The Delhi High Court Monday sought response of the AAP government on two pleas seeking vaccination of all the prisoners who were out on bail or parole before they surrender so as to prevent the spread of COVID-19 infection inside prisons.
A bench of Chief Justice D N Patel and Justice Jyoti Singh issued notice to the Delhi government seeking its stand on the pleas by March 26 and also asked it to take action on the issue “immediately”.
Delhi government standing counsel (criminal) Rahul Mehra assured the bench that “there was nothing to worry about as everything is under control”.
He also told the court that there has been “no outbreak of COVID-19 in the jails”.
The bench directed the government to indicate in its affidavit steps it has already taken and what it proposes to take.
The court also remarked that the pleas appeared to be an excuse to keep the prisoners who were out on bail, parole or furlough, out for a longer duration.
The bench said when committing a crime or offence, such persons should know what all could happen when they are sent to jail by the courts.
One of the two petitions has been moved by a 63-year-old woman convict serving life imprisonment in a murder case who has sought that all prisoners, particularly those above 60 years who were out on bail, parole or furlough be vaccinated before their surrender.

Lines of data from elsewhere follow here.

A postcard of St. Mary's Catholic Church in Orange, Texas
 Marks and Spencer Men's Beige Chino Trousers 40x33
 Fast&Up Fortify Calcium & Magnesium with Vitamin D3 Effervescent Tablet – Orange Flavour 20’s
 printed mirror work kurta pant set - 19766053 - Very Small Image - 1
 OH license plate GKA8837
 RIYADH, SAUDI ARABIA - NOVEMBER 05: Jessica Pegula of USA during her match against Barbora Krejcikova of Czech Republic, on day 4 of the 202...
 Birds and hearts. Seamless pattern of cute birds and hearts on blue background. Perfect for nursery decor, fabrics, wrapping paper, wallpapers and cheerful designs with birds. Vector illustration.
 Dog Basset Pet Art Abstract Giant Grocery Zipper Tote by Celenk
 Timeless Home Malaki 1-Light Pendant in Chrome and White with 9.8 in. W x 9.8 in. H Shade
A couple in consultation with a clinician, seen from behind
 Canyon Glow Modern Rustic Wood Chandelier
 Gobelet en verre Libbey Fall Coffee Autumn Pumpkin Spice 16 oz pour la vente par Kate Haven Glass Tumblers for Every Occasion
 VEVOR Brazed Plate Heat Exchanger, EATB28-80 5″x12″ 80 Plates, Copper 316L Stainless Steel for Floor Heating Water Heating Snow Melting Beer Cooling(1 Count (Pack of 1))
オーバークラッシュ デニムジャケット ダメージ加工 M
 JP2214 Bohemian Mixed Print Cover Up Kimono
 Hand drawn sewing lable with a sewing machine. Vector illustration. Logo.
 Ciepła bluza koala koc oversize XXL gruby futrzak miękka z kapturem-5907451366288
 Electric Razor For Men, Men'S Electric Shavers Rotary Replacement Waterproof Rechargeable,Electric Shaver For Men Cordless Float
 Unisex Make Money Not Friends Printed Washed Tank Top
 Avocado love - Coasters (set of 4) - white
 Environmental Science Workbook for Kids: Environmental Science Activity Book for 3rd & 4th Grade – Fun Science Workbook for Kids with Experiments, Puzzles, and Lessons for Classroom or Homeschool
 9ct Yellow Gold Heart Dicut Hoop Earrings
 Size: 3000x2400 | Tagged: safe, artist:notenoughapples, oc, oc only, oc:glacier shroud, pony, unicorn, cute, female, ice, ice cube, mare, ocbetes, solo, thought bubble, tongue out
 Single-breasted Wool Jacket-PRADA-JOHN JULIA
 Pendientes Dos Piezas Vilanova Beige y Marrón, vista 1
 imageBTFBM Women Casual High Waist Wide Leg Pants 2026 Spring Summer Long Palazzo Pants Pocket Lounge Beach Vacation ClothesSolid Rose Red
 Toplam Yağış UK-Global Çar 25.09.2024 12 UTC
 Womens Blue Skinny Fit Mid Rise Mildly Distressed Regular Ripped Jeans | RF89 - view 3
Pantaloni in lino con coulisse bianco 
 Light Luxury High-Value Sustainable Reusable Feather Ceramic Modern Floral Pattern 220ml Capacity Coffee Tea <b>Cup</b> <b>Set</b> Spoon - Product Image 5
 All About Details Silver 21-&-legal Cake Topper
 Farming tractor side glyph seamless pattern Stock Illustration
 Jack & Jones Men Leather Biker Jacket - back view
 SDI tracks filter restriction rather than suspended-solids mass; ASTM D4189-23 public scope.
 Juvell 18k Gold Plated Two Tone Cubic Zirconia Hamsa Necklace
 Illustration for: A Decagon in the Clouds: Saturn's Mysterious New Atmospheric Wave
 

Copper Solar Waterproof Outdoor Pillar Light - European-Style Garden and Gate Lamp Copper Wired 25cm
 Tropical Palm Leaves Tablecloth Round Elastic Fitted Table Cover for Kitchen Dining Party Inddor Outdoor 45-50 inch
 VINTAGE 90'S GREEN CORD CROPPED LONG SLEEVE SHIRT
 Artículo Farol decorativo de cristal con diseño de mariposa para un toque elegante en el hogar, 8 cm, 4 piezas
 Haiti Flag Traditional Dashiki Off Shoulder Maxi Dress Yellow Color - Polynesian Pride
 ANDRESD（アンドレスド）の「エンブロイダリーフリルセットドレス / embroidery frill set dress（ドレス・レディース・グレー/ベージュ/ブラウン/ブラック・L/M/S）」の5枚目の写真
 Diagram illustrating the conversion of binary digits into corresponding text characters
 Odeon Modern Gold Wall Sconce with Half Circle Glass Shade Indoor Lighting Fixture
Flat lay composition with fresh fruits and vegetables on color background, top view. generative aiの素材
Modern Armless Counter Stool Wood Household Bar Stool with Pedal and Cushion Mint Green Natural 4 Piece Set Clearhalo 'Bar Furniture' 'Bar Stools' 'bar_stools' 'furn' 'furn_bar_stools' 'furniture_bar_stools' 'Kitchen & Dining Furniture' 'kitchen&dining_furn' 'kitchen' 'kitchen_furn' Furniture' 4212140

In her plea, filed through advocate Amit Sahni, the woman has also sought vaccination of jail staff, security persons and all prisoners lodged in prisons in the national capital.
A similar plea has also been moved by four lawyers — advocates Abhilasha Shrawat, Prabhash, Kartik Malhotra and Manav Narula — seeking directions to the Delhi government to “arrange and facilitate COVID-19 vaccination to all the prisoners who were out on bail”.
The two petitions have claimed that as on January 14, there were 16,396 inmates in the three prisons in Delhi which together have a capacity of 10,026 and therefore, there was not sufficient space for maintaining social distancing.
The petitioners have contended that with more prisoners scheduled to surrender in the coming days, there may not be sufficient space to keep them in quarantine for 14 days and therefore, it was necessary to vaccinate the prisoners who were out on bail, parole or furlough before lodging them back in the jail.